Part 1: Types of data analytics
The amount of data available to organisations has increased significantly in recent years. However, for this data to be valuable to organisations, they need to be able to analyse it, to identify patterns and trends in it. Data analytics allows organisations to do this.
This article discusses the types of data analytics organisations could use, and the benefits from using them.
As the notion of ‘big data’ highlights, the amount of data available to businesses (volume; variety) is greater than ever before, and the speed with which it is available (velocity) is faster than ever before. Consequently, business decisions are increasingly data-driven, as organisations can use data from a greater variety of sources, and dive deeper into analysis than they have historically been able to.
Data analytics is the process of collecting and examining data, in order to extract meaningful business insights, which can be used to inform decision-making to improve performance. This can be done through a variety of methods, such as statistical analysis (eg regression analysis) and machine learning1 and organisations are likely to use data analytics software (such as Tableau; Microsoft Power BI; or Qlik Sense) to facilitate their analysis. Although the detailed analysis and modelling of data takes place in the software, accountants need to be able to interpret the information provided by the software; for example, assessing whether patterns or trends identified by the software seem realistic or plausible.
In the APM exam, the focus of the question scenario will not be on the details of the analytics software itself, but on how organisations can use the information provided by the software to help make business decisions to improve performance.

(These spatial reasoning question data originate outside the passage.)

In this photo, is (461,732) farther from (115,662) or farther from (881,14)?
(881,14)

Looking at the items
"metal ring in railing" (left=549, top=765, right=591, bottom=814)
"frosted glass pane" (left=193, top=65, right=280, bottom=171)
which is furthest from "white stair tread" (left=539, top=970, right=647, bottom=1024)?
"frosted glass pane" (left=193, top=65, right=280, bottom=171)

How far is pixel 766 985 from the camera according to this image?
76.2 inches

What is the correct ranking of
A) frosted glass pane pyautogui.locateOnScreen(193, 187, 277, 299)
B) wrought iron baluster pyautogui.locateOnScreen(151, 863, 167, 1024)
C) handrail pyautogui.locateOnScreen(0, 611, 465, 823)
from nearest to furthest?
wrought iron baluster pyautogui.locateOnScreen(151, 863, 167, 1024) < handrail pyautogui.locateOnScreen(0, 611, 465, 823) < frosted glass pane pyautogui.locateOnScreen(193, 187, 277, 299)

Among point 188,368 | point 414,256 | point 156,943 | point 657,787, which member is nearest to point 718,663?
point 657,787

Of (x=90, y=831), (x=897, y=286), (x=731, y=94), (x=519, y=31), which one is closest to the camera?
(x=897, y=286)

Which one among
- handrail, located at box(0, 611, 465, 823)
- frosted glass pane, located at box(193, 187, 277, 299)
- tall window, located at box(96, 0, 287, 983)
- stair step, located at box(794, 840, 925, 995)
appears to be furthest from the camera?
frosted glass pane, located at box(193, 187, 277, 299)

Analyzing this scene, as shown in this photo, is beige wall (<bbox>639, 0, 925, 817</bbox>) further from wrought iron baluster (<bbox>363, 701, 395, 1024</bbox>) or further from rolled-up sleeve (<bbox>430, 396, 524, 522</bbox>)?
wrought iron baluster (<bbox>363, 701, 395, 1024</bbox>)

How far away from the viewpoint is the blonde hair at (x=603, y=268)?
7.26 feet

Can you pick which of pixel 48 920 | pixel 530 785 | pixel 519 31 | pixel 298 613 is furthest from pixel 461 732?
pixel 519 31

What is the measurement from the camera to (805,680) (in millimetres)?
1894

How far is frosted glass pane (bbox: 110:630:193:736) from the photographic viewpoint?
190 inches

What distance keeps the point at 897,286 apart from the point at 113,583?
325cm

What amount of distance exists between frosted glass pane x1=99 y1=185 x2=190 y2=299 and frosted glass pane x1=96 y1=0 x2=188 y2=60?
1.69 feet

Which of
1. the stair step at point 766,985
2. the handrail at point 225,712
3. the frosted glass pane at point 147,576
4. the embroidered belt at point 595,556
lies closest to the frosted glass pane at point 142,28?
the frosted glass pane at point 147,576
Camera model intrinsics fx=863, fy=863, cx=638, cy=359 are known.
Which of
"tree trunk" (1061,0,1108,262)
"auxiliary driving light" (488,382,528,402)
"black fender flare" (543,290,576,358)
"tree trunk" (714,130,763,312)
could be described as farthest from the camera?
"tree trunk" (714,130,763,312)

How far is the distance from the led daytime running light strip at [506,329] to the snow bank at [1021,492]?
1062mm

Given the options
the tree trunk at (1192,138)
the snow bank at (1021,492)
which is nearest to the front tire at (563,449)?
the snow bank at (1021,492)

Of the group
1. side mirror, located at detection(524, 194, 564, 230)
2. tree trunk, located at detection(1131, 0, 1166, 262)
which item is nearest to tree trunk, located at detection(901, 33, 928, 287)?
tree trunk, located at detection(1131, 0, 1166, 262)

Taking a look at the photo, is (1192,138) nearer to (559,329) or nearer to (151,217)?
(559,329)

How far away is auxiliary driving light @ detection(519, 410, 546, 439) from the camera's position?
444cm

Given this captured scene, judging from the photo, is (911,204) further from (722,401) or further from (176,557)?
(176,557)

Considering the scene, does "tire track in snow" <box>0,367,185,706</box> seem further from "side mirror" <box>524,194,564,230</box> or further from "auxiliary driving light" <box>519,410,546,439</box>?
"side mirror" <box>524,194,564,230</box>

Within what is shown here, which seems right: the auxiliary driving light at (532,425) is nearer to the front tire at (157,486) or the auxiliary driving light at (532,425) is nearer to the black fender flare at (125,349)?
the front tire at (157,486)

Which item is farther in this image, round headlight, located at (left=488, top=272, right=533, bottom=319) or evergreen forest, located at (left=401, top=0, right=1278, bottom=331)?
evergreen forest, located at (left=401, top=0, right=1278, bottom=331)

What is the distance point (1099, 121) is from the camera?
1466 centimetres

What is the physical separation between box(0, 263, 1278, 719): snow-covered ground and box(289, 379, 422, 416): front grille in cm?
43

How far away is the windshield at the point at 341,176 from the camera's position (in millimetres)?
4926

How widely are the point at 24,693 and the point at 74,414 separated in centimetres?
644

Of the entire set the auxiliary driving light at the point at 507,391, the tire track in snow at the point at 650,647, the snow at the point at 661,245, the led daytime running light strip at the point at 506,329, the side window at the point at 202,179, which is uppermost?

The APM syllabus requires you to be able to demonstrate and evaluate different methods of data analysis and, within this, it identifies three key types of data analytics: descriptive, diagnostic, and predictive.
Each type of analytics serves a different purpose but can be used in conjunction with the others to help an organisation gain a full understanding of the story its data tells. Descriptive analytics is typically carried out first.
Descriptive analytics uses current and historical data to identify trends and relationships; in effect, to identify what has happened. Descriptive analytics is relatively accessible, and basic statistical software – such as Microsoft Excel – can be used to highlight trends in data and to produce visualisations, such as line graphs, bar charts or pie charts.
Nonetheless, descriptive analytics can be very useful in communicating changes over time, and identifying patterns and trends, which can then be analysed further.
ILLUSTRATIVE EXAMPLE 1 – Demand trends
The streaming provider, Netflix, gathers data on users’ behaviour, for example, what programmes they are watching, or what types of programmes they are watching. This allows Netflix’s team to analyse the data to determine which TV programmes and movies are trending at any given time, and Netflix then shares these trends with users.
Not only does this allow users to see what’s popular – and to get suggestions about what they might enjoy watching – it also allows the Netflix team to know what types of programmes, themes, or actors are particularly popular at a given time. This knowledge can then help to shape decision-making about future programmes to commission and can also be used in re-targeting campaigns (recommendations of programmes for viewers to watch).
Once an organisation understands what has happened (descriptive analytics), it will want to understand why. That is where diagnostic analytics comes in.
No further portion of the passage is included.